[Document extract]

No one on my exact date  But the closest, one day of is Pekoe


----------



## tanuki (May 5, 2013)

Arigetti! May 17th!


----------



## WeiMoote (May 5, 2013)

Not sure for any New Leaf characters, but...

My birthday's sandwiched between Rosie's (The 27th of Feburary), and Coco (The 1st of March).


----------



## Punchyleaf (May 5, 2013)

Mallary, November 17th.
Only duck I liked until Kamomi appeared too, lol


----------



## Natalia's Leaves (May 5, 2013)

Whitney, September 17th. She's in my City Folk town right now!


----------



## LaughingDingo (May 5, 2013)

Poncho.


----------



## XenoVII (May 5, 2013)

My real B-day:
October 4, Goose


But I don't really care for him

Day before my real B-day:
October 3, Big Top

He was one of my favorite neighbors that wasn't a cat, dog, squirrel, or wolf

4 Days after my B-Day (And US release of AC:CF):
October 8, Kiki

One of my favorite neighbors next to Mitzi

On my fake B-day:
June 21, Sydney

She was pretty nice to me in AC:CF

No one on my fake B-day: December 23
I usually just use them for games and stuff


----------



## Odette (May 5, 2013)

Moose...


----------



## K.K. Guitar (May 5, 2013)

It's Bud! Funny, cause my sign is Leo and he's a lion!


----------



## Chameleonsoup (May 5, 2013)

Nobody! The closest is Biskit on 13th May.


----------



## PapaNer (May 5, 2013)

Kitt, the Kangaroo!  I never had a kangaroo.  Lol!


----------



## UnagiDon (May 5, 2013)

Jun - September 29th


----------



## Officer Berri (May 5, 2013)

I share my birthday with Sterling!






AW YEAH, EAGLES!


----------



## Juicebox (May 5, 2013)

I can't seem to get a villager that shares my birthday...

Stupid May 21st.


----------



## JLou (May 5, 2013)

No one shares my birthday (October 7th), but Kiki is the closest on the 8th.

[/Document extract]
[Data provided]

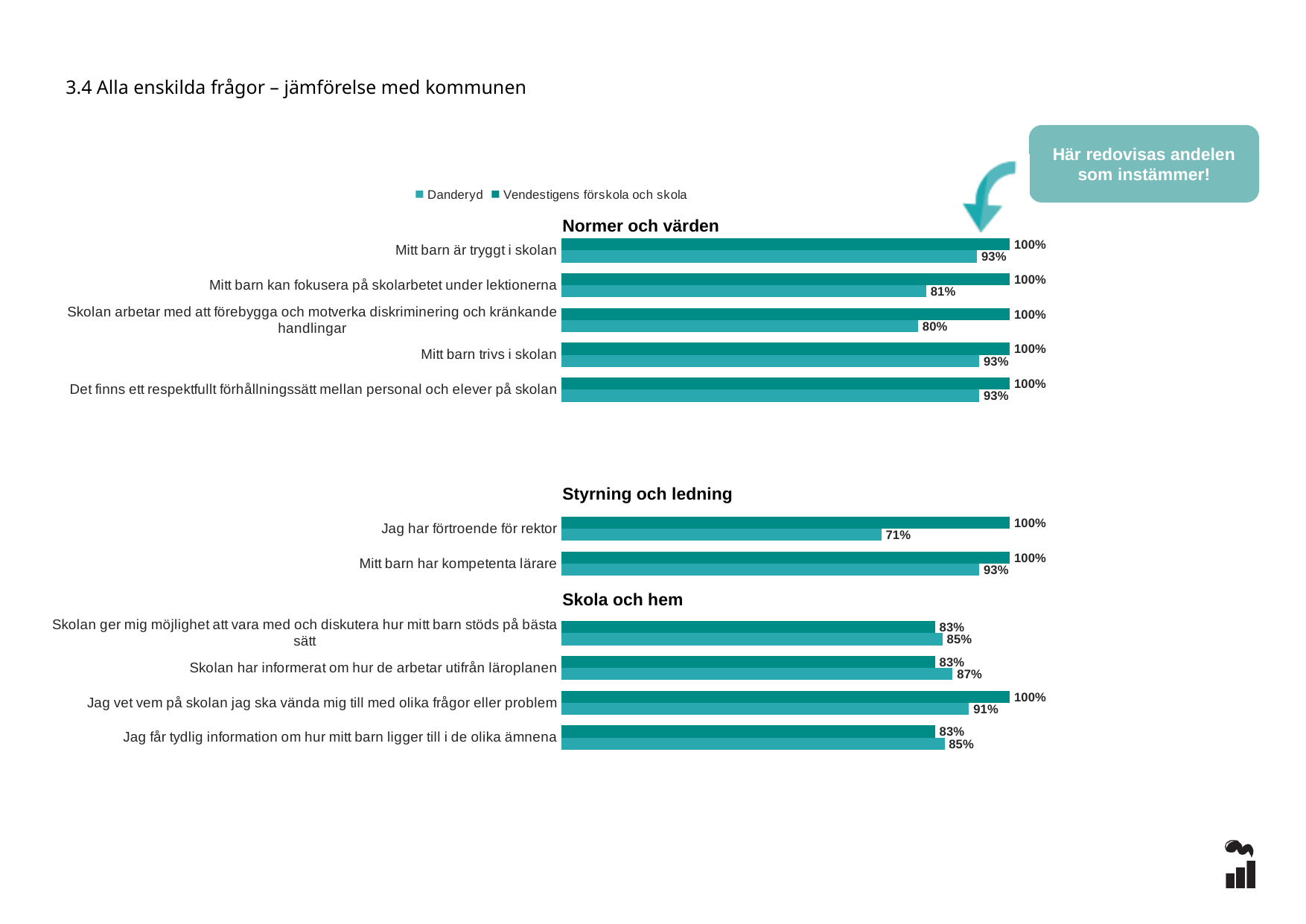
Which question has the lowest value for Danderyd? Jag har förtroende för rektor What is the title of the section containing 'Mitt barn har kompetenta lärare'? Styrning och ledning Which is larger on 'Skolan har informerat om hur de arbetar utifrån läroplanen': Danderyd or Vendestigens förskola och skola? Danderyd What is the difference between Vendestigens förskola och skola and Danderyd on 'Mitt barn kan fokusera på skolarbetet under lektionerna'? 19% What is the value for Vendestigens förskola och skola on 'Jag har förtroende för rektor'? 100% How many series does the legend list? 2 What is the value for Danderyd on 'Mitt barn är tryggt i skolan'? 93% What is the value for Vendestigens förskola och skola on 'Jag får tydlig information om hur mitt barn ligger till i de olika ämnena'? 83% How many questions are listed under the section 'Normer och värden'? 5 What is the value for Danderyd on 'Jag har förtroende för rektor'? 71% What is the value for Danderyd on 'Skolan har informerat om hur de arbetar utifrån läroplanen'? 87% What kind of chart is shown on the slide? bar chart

[/Data provided]
[Data provided]

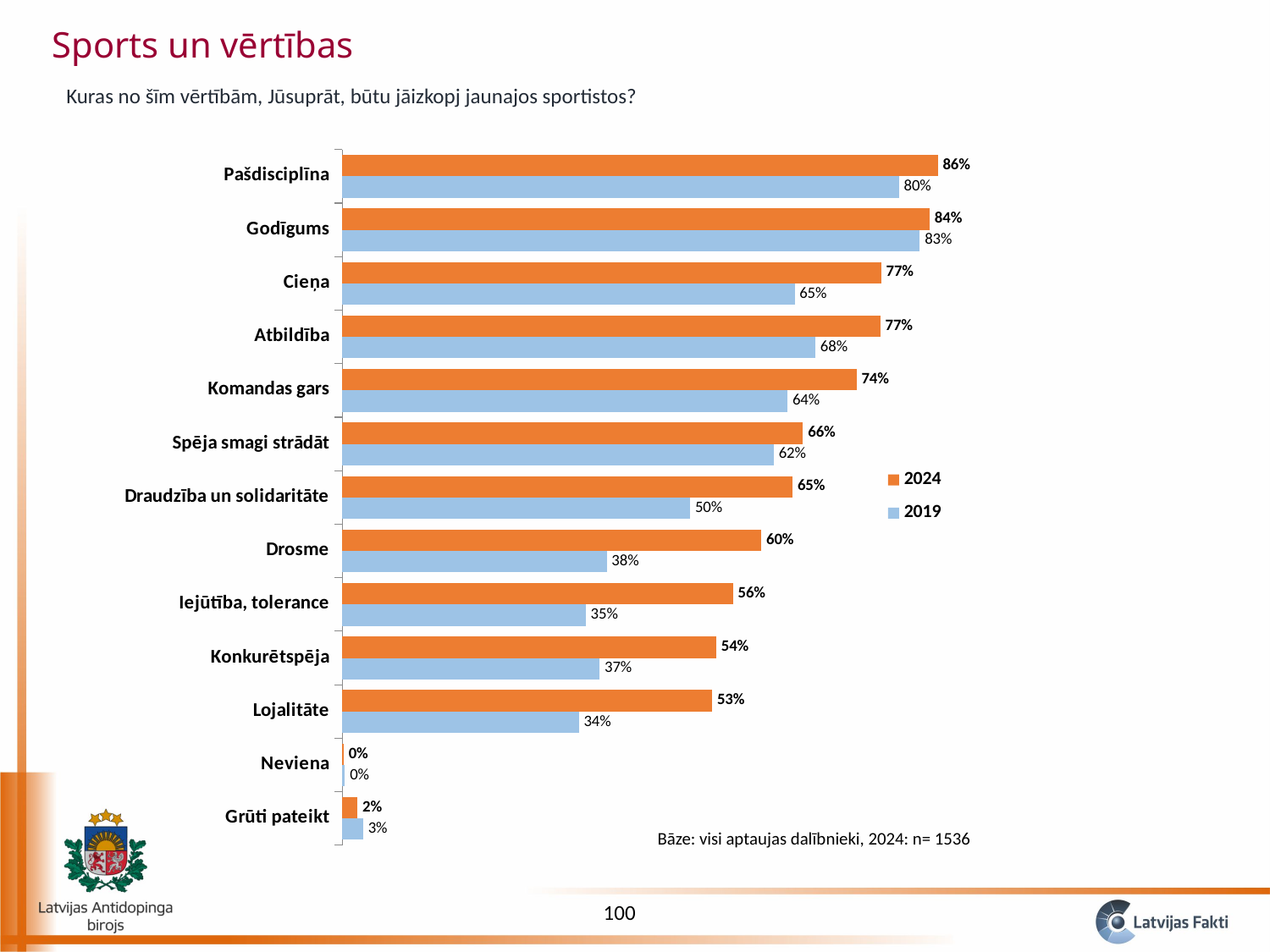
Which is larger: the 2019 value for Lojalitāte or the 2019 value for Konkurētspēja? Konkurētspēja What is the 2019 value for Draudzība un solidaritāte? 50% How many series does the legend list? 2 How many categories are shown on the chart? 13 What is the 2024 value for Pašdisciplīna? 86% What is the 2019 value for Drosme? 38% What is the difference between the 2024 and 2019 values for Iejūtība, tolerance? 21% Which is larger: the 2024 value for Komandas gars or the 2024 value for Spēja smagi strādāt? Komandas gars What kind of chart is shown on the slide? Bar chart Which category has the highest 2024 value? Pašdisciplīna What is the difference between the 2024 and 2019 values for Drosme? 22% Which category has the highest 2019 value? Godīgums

[/Data provided]

- **Work instruction**
In the villager birthday thread, rewrite the paragraph starting "My birthday's sandwiched between" as a brief list.

- **The answer**
- Rosie's birthday: February 27
- Coco's birthday: March 1
- The poster's birthday falls between these two dates.